— READING PASSAGE —

++++++++

Although it is well known that chronic inflammation plays a major role in the growth and progression of cancers, physicians and researchers are still learning of exactly how chronic inflammation is causes cancer. According to a new study published by Dr. Karin et al. of University of California San Diego School of Medicine in the journal Nature, chronic inflammation “promotes cancer by suppressing immunosurveillance—a natural defense mechanism in which it’s thought the immune system suppresses cancer development”.
The group used a mouse model that closely mimics the progression of human liver cancers. Karin et al. found that mutations arising in their animals triggered a response from the immune system, but also that chronic inflammation “led to the accumulation of immunosuppressive lymphocytes”. The immune system attempts to attack emerging cancerous cells, but the immunosuppressive lymphocytes—a product of inflammation—suppress the immune system through via the use of PD-L1, a molecule that interferes with immune cell function.

++++++++

— ACTIVITY LIST —
- A) Write out the passage on inflammation and cancer from "The group used" up to and including "immune cell function.".
- B) Continue the passage on inflammation and cancer, starting after its last sentence.

— PROVIDED RECORDS —
++++++++

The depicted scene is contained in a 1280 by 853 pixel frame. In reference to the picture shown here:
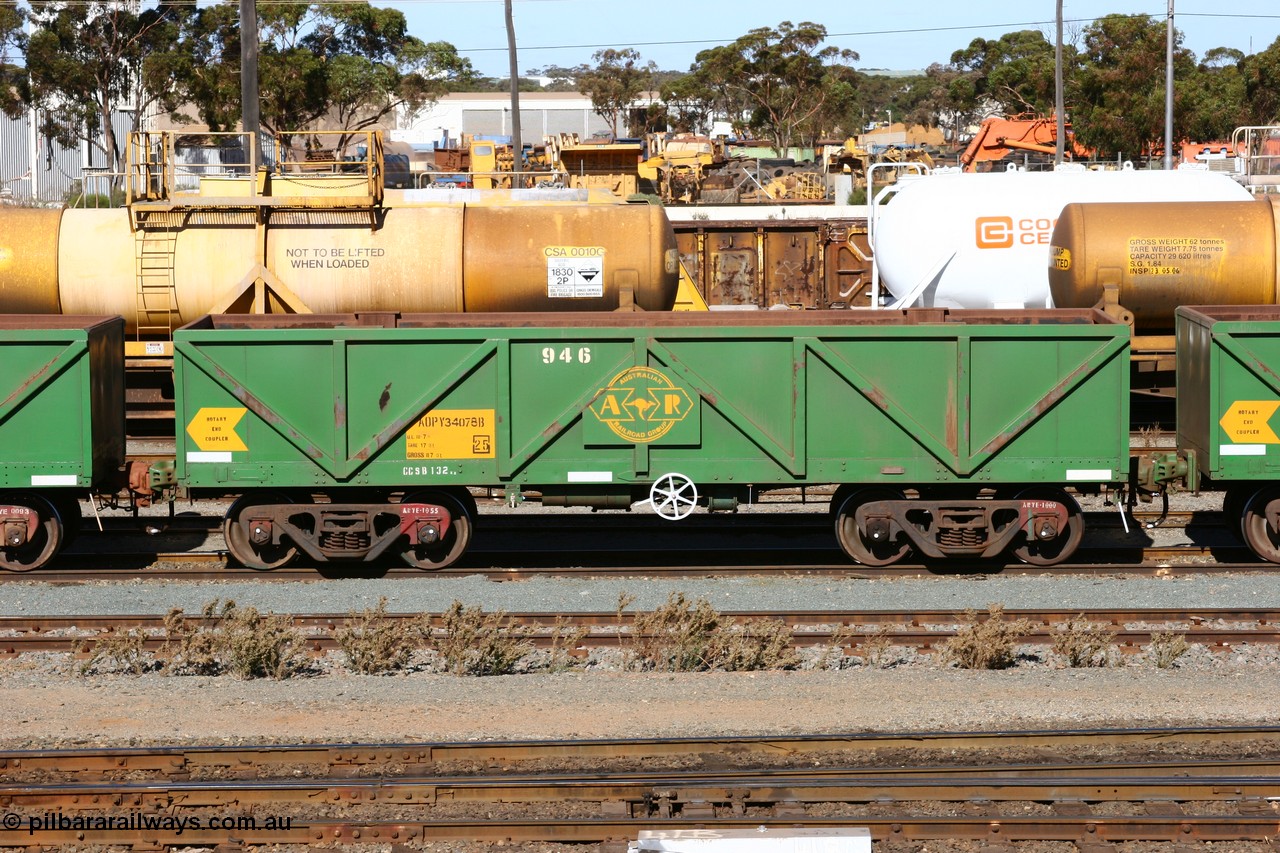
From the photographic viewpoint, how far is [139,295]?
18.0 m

++++++++

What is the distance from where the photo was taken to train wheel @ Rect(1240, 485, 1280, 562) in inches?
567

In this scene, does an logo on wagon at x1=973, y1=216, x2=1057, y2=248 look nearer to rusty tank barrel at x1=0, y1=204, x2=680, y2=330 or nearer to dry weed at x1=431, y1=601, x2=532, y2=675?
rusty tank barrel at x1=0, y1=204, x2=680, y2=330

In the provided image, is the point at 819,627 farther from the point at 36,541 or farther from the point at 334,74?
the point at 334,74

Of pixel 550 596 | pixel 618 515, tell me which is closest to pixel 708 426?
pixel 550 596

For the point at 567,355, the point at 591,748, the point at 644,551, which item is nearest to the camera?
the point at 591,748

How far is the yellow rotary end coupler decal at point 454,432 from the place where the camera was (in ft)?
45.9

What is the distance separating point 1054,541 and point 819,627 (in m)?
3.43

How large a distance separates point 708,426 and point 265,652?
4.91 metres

++++++++

— ANSWERS FOR THE TASKS —
- A)
The group used a mouse model that closely mimics the progression of human liver cancers. Karin et al. found that mutations arising in their animals triggered a response from the immune system, but also that chronic inflammation “led to the accumulation of immunosuppressive lymphocytes”. The immune system attempts to attack emerging cancerous cells, but the immunosuppressive lymphocytes—a product of inflammation—suppress the immune system through via the use of PD-L1, a molecule that interferes with immune cell function.

- B)
The researchers were able to eliminate the immunosuppressive cells with anti-PD-1 drugs. This allowed the cancer-killing cells to function once more, eliminated tumors. Dr. Karin stated “These findings provide an explanation for the remarkable ability of so-called anti-PD-1 drugs to induce liver cancer regression,” further going on to say, “The first member of this class of drugs was recently approved for the treatment of advanced liver cancer” (2017). Dr. Karin and his team are now determining how immunosuppressive lymphocytes collect at the liver: the answer may bring novel methods of liver cancer prevention and treatment.